El convenio bilateral que permite la importación de autos sin aranceles caducó en marzo. El gobierno argentino intenta retomar las negociaciones con México para evitar una interrupción en el suministro de vehículos.
La relación comercial entre Argentina y México enfrenta un estancamiento en las negociaciones para renovar el Acuerdo de Complementación Económica N° 55 del Mercosur, que regula el comercio automotor bilateral. El convenio, que establece un cupo de importación de vehículos sin pago de arancel por un valor de 773 millones de dólares FOB, equivalente a unas 27.000 unidades, venció el 18 de marzo de 2025 y no fue renovado.
Según fuentes oficiales, el gobierno argentino condiciona la renovación del acuerdo automotor a la ampliación del comercio de productos agropecuarios en el marco del ACE 6. México, por su parte, se ha mostrado inflexible ante esos pedidos.
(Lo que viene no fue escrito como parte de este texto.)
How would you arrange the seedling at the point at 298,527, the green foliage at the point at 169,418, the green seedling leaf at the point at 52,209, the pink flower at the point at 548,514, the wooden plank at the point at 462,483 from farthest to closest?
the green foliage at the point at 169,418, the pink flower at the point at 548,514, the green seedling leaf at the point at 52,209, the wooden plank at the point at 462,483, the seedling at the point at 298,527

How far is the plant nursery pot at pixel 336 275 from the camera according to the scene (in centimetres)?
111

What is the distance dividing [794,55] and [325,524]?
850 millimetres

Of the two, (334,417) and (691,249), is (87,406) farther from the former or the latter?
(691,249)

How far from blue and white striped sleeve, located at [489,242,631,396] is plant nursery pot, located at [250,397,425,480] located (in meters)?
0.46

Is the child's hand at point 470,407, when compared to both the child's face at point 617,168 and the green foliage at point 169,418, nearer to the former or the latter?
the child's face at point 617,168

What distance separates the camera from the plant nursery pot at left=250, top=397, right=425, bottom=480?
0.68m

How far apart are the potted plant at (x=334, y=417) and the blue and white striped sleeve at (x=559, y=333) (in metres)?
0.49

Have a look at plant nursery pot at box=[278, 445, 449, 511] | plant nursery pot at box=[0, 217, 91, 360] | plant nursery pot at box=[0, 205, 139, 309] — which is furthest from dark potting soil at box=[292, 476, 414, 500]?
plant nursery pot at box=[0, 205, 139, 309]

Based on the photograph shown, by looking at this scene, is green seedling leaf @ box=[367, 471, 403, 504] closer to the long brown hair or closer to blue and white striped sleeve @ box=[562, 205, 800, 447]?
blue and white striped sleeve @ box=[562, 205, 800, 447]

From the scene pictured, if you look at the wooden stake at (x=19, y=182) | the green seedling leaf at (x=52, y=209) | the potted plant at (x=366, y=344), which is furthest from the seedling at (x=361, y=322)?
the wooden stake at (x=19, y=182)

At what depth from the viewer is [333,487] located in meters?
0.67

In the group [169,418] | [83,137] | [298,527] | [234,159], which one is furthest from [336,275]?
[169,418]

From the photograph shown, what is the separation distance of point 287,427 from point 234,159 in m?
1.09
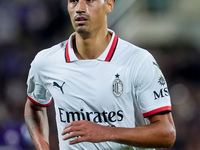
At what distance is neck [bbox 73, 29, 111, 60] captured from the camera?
2.88 m

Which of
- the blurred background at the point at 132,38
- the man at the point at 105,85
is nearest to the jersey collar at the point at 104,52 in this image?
the man at the point at 105,85

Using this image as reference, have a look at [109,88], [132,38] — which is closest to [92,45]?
[109,88]

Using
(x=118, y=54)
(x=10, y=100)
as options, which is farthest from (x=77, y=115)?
(x=10, y=100)

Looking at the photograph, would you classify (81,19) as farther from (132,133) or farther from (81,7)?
(132,133)

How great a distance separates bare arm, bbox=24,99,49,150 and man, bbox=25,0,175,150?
321 mm

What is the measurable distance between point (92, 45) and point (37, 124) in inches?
36.3

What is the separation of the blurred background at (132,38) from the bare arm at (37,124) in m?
2.57

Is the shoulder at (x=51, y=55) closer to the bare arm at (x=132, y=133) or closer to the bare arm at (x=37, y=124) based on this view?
the bare arm at (x=37, y=124)

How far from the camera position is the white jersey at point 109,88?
2.72 metres

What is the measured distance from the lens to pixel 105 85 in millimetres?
2785

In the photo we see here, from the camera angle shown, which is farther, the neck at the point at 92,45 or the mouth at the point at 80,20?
the neck at the point at 92,45

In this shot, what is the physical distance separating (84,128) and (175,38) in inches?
185

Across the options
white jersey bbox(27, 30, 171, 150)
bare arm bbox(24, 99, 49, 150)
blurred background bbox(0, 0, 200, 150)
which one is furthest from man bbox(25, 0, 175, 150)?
blurred background bbox(0, 0, 200, 150)

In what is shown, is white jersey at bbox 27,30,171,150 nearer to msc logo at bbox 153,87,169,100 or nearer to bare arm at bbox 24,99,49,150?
msc logo at bbox 153,87,169,100
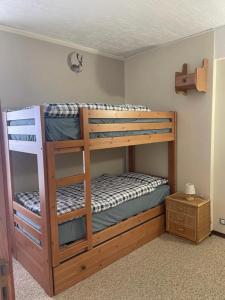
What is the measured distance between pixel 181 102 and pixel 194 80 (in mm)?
440

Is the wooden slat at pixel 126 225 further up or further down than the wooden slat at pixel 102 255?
further up

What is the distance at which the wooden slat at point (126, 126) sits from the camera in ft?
7.40

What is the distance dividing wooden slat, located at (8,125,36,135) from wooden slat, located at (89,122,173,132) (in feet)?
1.71

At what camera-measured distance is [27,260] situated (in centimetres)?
233

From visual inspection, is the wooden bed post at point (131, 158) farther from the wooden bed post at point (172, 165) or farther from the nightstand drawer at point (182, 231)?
the nightstand drawer at point (182, 231)

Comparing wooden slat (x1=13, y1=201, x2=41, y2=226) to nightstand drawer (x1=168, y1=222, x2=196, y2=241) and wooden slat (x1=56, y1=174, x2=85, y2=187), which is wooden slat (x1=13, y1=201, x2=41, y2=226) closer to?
wooden slat (x1=56, y1=174, x2=85, y2=187)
La presidenta Claudia Sheinbaum concentra su agenda en las restricciones comerciales impuestas por Estados Unidos, lo que ha relegado las tratativas con Argentina.
La falta de acuerdo implica que, desde el 18 de marzo, los vehículos importados desde México deben abonar un arancel extrazona del 35%. Este incremento podría traducirse en un aumento de alrededor del 20% en el precio final al público, según estimaciones del sector.
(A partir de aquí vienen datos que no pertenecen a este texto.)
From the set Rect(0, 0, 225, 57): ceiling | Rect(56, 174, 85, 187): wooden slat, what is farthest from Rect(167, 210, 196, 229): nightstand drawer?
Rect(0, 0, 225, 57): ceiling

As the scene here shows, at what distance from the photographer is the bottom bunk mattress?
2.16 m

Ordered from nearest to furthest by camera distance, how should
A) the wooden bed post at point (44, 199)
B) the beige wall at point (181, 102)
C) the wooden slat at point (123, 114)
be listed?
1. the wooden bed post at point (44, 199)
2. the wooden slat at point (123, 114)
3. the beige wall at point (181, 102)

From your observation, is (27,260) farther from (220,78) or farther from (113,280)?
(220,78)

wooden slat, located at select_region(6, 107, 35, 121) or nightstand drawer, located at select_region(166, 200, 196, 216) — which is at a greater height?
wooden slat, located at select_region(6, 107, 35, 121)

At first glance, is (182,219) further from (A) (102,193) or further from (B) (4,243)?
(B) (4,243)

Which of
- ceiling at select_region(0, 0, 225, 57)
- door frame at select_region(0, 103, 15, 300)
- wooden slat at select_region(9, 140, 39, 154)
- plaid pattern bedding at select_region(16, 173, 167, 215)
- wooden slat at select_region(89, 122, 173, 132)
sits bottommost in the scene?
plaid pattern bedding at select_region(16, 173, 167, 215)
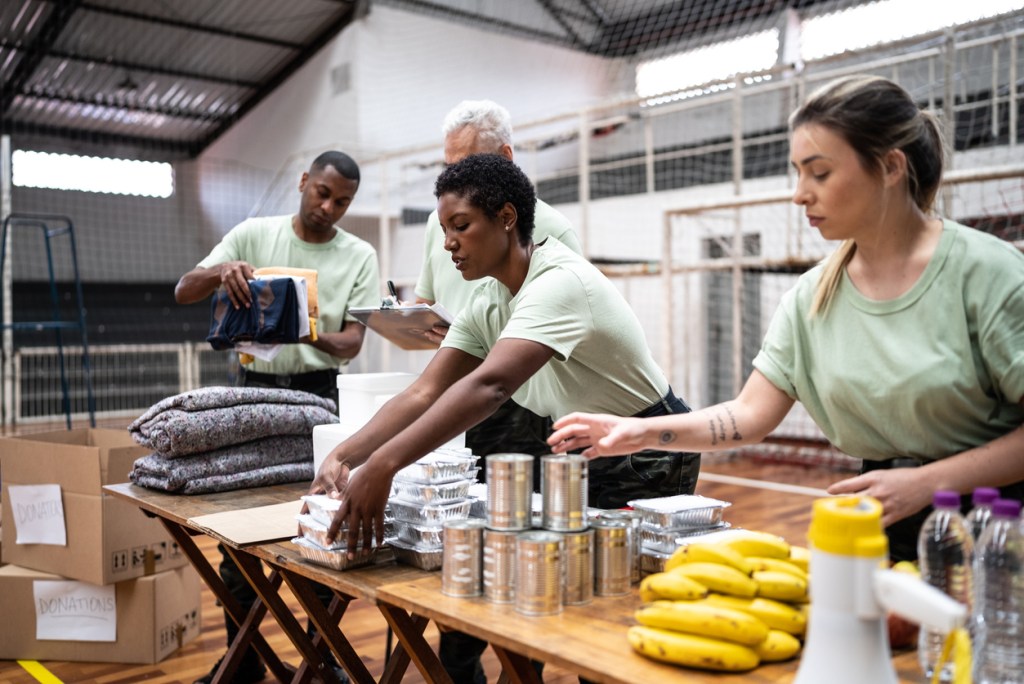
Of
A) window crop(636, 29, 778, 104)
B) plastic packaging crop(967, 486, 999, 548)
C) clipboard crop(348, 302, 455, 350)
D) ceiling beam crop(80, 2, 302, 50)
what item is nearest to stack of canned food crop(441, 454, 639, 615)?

Entre los modelos afectados se encuentran el Volkswagen Taos, Tiguan y Vento; la Nissan Frontier, Sentra y Versa; la Ford Maverick y Bronco Sport; la RAM 2500; el Honda ZR-V; el BMW Serie 3; los Kia K3 y K4; y la Chevrolet Silverado.
Las automotrices locales, agrupadas en ADEFA, informaron que cuentan con un stock de tres a cuatro meses de inventario, acumulado mediante importaciones anticipadas. Sin embargo, la preocupación aumenta a medida que se prolonga la falta de acuerdo.
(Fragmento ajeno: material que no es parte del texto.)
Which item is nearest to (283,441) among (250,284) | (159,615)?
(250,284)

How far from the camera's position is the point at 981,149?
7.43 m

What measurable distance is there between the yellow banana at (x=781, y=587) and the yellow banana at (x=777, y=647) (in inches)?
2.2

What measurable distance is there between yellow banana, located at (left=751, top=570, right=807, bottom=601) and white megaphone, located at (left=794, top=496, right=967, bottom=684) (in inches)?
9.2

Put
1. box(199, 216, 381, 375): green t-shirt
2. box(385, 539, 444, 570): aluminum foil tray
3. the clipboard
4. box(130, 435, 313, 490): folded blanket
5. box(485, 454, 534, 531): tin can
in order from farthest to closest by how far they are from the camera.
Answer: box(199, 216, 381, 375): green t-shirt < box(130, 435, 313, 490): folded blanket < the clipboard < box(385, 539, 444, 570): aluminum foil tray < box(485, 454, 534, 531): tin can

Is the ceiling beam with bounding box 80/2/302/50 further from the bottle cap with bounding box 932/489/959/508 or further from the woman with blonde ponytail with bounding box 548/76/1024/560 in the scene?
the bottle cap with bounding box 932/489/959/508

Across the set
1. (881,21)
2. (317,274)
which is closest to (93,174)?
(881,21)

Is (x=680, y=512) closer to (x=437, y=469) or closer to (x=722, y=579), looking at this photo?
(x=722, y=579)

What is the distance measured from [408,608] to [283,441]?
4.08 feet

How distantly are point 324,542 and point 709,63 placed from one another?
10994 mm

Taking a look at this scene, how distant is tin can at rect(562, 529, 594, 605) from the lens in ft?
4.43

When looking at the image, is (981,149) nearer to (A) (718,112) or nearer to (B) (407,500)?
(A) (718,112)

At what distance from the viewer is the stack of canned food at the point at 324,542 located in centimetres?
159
El último movimiento oficial se registró a fines de mayo: la Cancillería argentina solicitó formalmente una reunión presencial para avanzar en las negociaciones. Asimismo, ADEFA envió el 29 de mayo una nota a sus pares mexicanos (AMIA) para buscar consenso. La propuesta argentina incluiría una reducción de los cupos de exportación de productos agropecuarios, aunque no fue presentada formalmente. Hasta el momento, el gobierno mexicano no ha respondido.